> [Texto]
◇ ◇ ◇ ◇
No obstante, una vez la ciencia comenzó a crecer se hizo posible lograr que la

tecnología avanzase a una velocidad cada vez más creciente. En los tiempos

modernos, la ciencia y la tecnología han crecido tan entrelazadas (la ciencia haciendo

avanzar a la tecnología mientras elucidaba las leyes de la Naturaleza, y la tecnología

hace adelantar a la ciencia al producir nuevos instrumentos y mecanismos para que los

empleen los científicos), que ya no nos es posible separarlas.

La primitiva tecnología

Si volvemos a los principios, consideremos que, aunque la primera ley de la

termodinámica declara que la energía no puede crearse de la nada, no existe ninguna

ley en contra de convertir una forma de energía en otra. Toda nuestra civilización ha

sido construida para descubrir nuevas fuentes de energía y domeñarlas para usos

humanos de una forma cada vez más eficiente y con medios sofisticados. En realidad,

el mayor descubrimiento individual en la historia humana tiene que ver con los

métodos para convertir la energía química, como por ejemplo combustibles o madera,

en calor y en luz.
◇ ◇ ◇ ◇
> [Bloque de tareas]
- A) Indica si cada afirmación coincide con el texto sobre ciencia y tecnología: (i) la primera ley de la termodinámica prohíbe convertir una forma de energía en otra; (ii) la tecnología produce nuevos instrumentos y mecanismos que emplean los científicos; (iii) hoy todavía es posible separar la ciencia de la tecnología. Responde sí o no a cada una y cita literalmente las palabras del texto que lo deciden.
- B) Reproduce literalmente el fragmento del texto sobre ciencia y tecnología que comienza con "sido construida para" y sigue hasta "calor y en luz.".

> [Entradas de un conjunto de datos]
◇ ◇ ◇ ◇
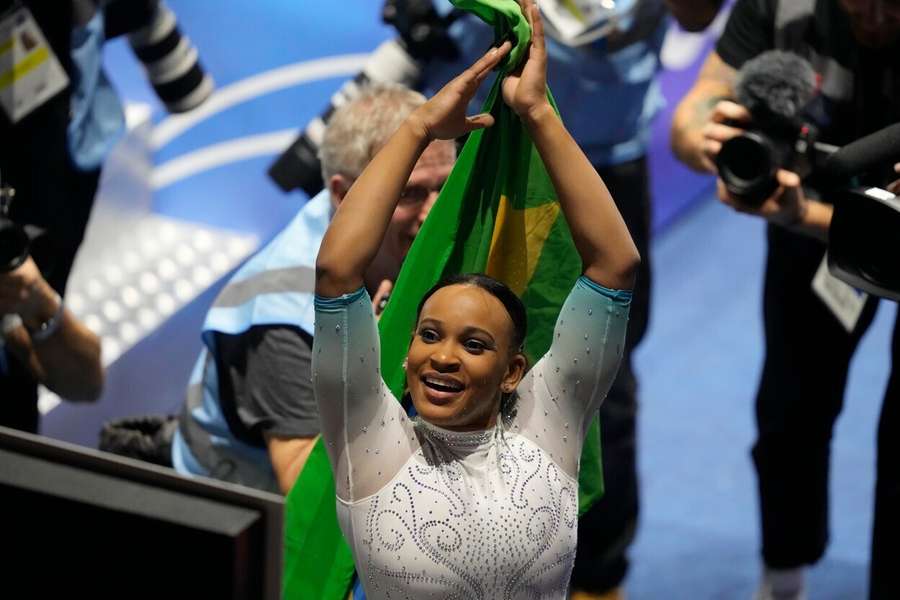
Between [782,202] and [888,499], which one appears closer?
[782,202]

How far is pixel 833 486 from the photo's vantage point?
427cm

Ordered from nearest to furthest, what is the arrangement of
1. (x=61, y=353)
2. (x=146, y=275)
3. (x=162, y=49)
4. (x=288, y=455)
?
(x=288, y=455)
(x=61, y=353)
(x=162, y=49)
(x=146, y=275)

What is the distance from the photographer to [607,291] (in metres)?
2.08

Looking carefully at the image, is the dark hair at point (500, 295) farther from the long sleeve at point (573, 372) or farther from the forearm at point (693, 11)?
the forearm at point (693, 11)

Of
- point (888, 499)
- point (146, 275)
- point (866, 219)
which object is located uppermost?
point (866, 219)

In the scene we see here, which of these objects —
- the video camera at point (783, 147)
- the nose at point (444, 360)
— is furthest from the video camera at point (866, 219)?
the nose at point (444, 360)

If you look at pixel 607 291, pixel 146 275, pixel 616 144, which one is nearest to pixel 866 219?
pixel 607 291

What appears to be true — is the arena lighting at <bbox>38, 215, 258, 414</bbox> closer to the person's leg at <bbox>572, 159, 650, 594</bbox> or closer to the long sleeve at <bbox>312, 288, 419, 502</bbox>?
the person's leg at <bbox>572, 159, 650, 594</bbox>

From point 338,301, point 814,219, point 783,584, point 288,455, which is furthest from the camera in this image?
point 783,584

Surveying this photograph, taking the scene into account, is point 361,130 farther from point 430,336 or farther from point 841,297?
point 841,297

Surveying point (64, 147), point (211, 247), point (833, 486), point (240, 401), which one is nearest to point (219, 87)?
point (211, 247)

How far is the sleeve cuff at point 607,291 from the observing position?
6.82ft

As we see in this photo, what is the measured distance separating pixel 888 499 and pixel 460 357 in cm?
138

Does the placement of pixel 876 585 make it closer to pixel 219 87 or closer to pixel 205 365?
pixel 205 365
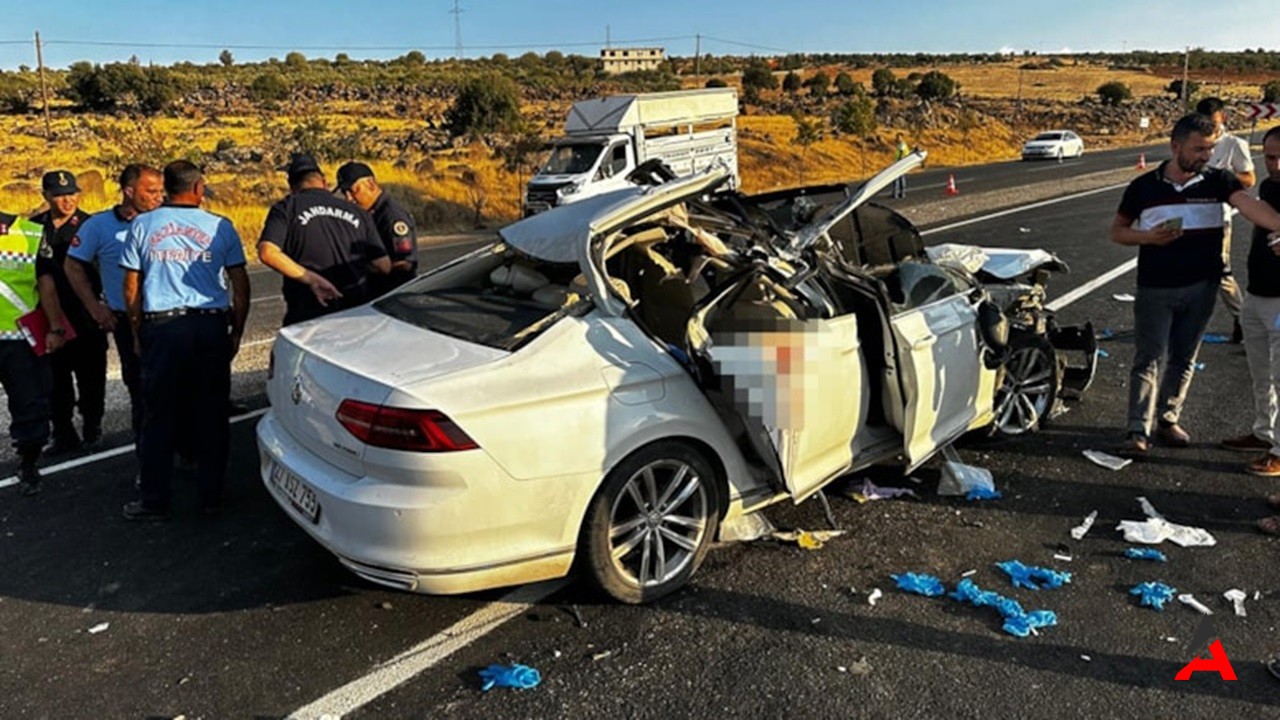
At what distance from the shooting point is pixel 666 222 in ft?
13.6

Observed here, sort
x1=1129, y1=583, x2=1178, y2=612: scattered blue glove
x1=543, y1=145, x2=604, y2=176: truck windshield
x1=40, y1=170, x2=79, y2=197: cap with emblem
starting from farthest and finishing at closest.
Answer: x1=543, y1=145, x2=604, y2=176: truck windshield → x1=40, y1=170, x2=79, y2=197: cap with emblem → x1=1129, y1=583, x2=1178, y2=612: scattered blue glove

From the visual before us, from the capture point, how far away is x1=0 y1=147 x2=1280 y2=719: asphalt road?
9.83 feet

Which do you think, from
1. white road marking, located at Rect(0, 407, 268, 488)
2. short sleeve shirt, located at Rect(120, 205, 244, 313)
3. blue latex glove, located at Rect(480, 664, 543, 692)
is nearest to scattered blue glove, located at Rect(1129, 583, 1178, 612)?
blue latex glove, located at Rect(480, 664, 543, 692)

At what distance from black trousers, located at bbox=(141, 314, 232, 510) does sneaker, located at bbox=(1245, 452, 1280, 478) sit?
550 centimetres

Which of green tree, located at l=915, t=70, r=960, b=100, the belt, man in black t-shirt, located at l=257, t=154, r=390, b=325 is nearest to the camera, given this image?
the belt

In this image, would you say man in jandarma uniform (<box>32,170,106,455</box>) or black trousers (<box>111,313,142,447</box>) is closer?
black trousers (<box>111,313,142,447</box>)

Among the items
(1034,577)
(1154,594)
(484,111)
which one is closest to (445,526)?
(1034,577)

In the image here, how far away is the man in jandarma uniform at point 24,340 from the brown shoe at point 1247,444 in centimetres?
676

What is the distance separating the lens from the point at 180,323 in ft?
14.1

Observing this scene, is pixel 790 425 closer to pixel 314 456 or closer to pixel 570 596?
pixel 570 596

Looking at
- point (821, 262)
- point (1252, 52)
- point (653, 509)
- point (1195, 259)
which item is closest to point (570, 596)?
point (653, 509)

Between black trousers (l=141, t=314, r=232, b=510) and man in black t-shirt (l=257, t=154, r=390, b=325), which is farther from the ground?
man in black t-shirt (l=257, t=154, r=390, b=325)

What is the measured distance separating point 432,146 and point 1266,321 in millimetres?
32367

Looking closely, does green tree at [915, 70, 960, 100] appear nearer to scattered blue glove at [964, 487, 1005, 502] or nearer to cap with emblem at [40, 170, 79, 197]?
scattered blue glove at [964, 487, 1005, 502]
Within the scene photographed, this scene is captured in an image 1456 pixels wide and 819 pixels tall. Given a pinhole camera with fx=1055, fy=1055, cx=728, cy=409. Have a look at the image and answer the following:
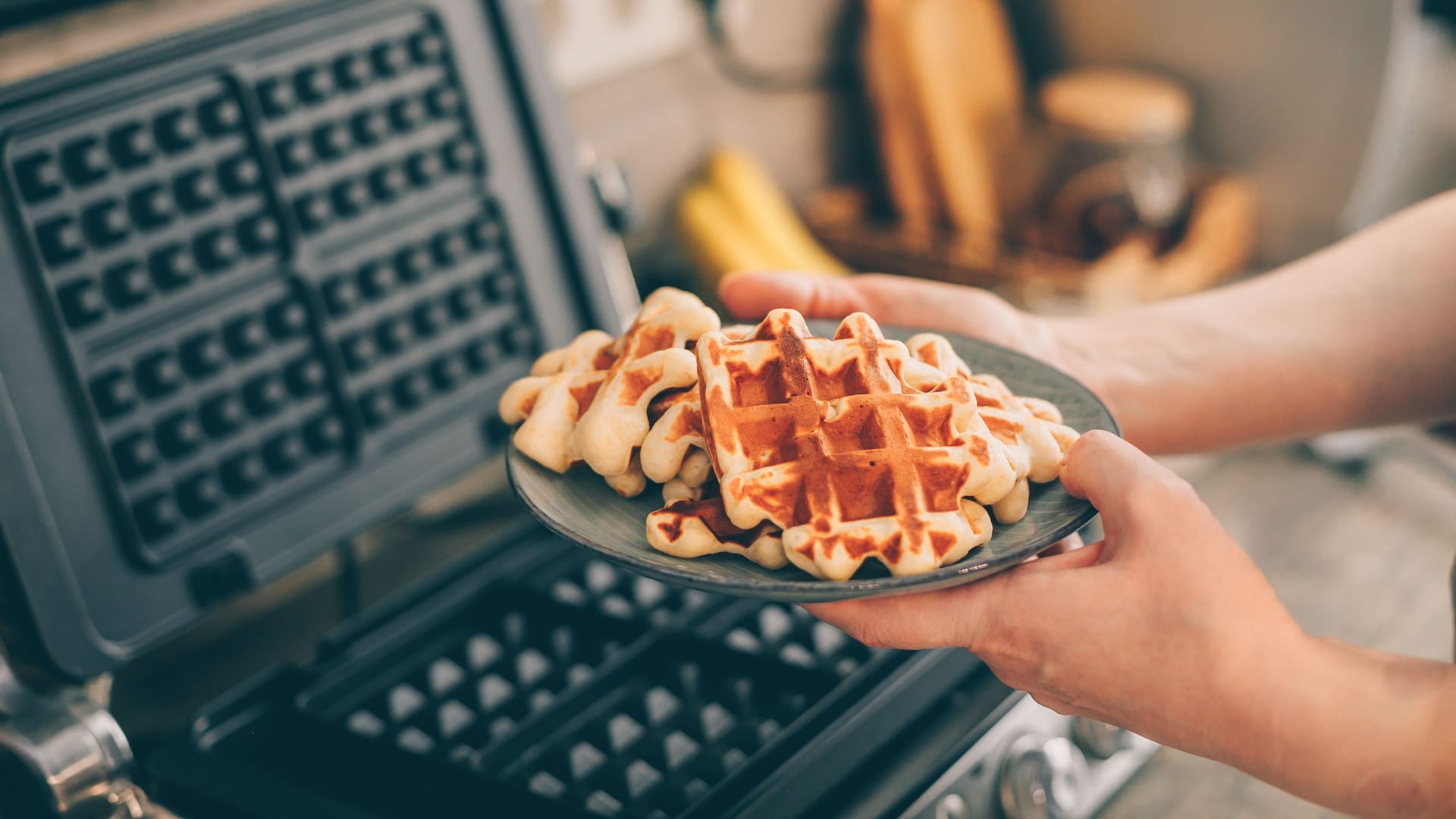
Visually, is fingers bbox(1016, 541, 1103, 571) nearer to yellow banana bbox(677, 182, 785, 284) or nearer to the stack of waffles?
the stack of waffles

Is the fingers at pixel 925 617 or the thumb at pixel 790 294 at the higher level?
the thumb at pixel 790 294

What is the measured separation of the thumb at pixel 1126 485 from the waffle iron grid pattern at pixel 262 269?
552 mm

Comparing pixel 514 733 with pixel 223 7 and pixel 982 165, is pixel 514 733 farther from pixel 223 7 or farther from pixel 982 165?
pixel 982 165

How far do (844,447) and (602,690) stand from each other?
27 centimetres

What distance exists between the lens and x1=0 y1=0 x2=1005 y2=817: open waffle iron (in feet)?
2.24

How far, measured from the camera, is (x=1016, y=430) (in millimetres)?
630

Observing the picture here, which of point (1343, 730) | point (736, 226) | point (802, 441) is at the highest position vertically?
point (736, 226)

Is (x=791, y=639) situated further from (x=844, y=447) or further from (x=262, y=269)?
(x=262, y=269)

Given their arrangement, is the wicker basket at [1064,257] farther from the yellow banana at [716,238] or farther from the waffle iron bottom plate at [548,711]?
the waffle iron bottom plate at [548,711]

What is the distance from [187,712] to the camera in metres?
0.98

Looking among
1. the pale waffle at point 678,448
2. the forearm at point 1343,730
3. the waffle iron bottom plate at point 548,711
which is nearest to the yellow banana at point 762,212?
the waffle iron bottom plate at point 548,711

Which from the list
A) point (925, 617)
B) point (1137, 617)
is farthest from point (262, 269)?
point (1137, 617)

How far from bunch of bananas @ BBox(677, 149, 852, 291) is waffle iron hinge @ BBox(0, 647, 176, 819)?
91cm

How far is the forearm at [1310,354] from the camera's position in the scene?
86 cm
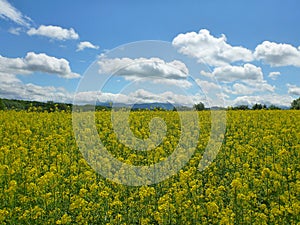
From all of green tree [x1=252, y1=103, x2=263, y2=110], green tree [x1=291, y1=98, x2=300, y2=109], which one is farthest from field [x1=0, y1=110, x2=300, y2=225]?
green tree [x1=291, y1=98, x2=300, y2=109]

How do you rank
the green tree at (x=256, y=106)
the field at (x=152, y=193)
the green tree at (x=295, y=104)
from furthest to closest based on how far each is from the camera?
1. the green tree at (x=295, y=104)
2. the green tree at (x=256, y=106)
3. the field at (x=152, y=193)

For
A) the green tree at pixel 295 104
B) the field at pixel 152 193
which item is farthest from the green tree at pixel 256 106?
the field at pixel 152 193

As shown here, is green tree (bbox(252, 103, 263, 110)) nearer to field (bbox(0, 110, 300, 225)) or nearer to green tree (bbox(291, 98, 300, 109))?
green tree (bbox(291, 98, 300, 109))

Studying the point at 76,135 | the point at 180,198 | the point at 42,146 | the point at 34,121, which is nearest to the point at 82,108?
the point at 34,121

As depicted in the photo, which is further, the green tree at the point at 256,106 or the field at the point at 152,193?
the green tree at the point at 256,106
◇ ◇ ◇ ◇
> [Respuestas por tarea]
- A)
(i) No: «no existe ninguna ley en contra de convertir una forma de energía en otra».
(ii) Sí: «la tecnología hace adelantar a la ciencia al producir nuevos instrumentos y mecanismos para que los empleen los científicos».
(iii) No: «ya no nos es posible separarlas».

- B)
sido construida para descubrir nuevas fuentes de energía y domeñarlas para usos

humanos de una forma cada vez más eficiente y con medios sofisticados. En realidad,

el mayor descubrimiento individual en la historia humana tiene que ver con los

métodos para convertir la energía química, como por ejemplo combustibles o madera,

en calor y en luz.